On the way to see Charles Ross’s first solo show in Los Angeles, I drove past one of the city’s many parks. There were shirtless men running, families strolling, and sunbathers lying on the grass—a picnic or a joint (or both!) near at hand. This scene provided a strangely apropos lead-in to the artist’s body of work, which, while abjuring any recreational activities under the sun, makes much of the science of sunlight.

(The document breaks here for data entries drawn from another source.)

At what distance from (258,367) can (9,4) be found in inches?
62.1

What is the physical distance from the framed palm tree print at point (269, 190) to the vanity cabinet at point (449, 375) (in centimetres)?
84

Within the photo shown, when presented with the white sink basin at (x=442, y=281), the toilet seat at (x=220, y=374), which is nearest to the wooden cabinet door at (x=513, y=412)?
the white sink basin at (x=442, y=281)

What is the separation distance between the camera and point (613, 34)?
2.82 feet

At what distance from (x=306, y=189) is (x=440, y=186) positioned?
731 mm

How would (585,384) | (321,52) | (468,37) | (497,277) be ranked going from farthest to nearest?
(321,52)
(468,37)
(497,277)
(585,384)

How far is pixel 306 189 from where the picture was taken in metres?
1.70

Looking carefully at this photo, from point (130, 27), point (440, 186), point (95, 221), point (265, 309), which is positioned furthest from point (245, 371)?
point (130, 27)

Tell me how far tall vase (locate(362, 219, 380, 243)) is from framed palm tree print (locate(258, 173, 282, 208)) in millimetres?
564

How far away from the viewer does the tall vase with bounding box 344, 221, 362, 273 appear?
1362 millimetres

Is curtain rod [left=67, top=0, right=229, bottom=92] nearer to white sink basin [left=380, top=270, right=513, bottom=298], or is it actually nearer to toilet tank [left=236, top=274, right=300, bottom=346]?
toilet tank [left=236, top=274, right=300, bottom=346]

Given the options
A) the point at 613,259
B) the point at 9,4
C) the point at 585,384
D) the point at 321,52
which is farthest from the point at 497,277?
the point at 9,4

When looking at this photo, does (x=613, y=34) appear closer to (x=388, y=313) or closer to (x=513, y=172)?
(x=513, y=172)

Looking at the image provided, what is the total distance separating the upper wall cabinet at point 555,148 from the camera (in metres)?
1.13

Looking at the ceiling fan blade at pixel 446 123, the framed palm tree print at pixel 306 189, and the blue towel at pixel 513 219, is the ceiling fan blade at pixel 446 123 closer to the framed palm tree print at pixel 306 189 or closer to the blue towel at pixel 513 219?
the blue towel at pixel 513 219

Almost half the works that make up this exhibition are from Ross’s long-running series “Solar Burns,” 1971–. These drawings—Ross has referred to them as “portraits of light”—index the changing conditions of sunlight via a magnifying device that burns a path onto prepared wooden panels. While the burns mark time (137 Burns by Minutes Through Seconds to Null, 2015) and cosmological events (HSSB [Human Size Solar Burn] 6/21/16, Summer Solstice, 2016), Ross’s “Explosion Drawings,” 1980–, depict the schematic operations of varying sources of light, akin to something you might see in a physics textbook. But these works, completed by using dynamite, fuses, and a rainbow of colored pigments, appear more exuberant than didactic. Spooky Action at a Distance III, 2016, represents luminescent waves entering and being refracted through a broad circle. A smaller, darker, eclipse-like form in the bottom-right corner of the drawing counterbalances the otherwise colorful work, providing a much-needed visual corrective to the sun worshippers at play only blocks away.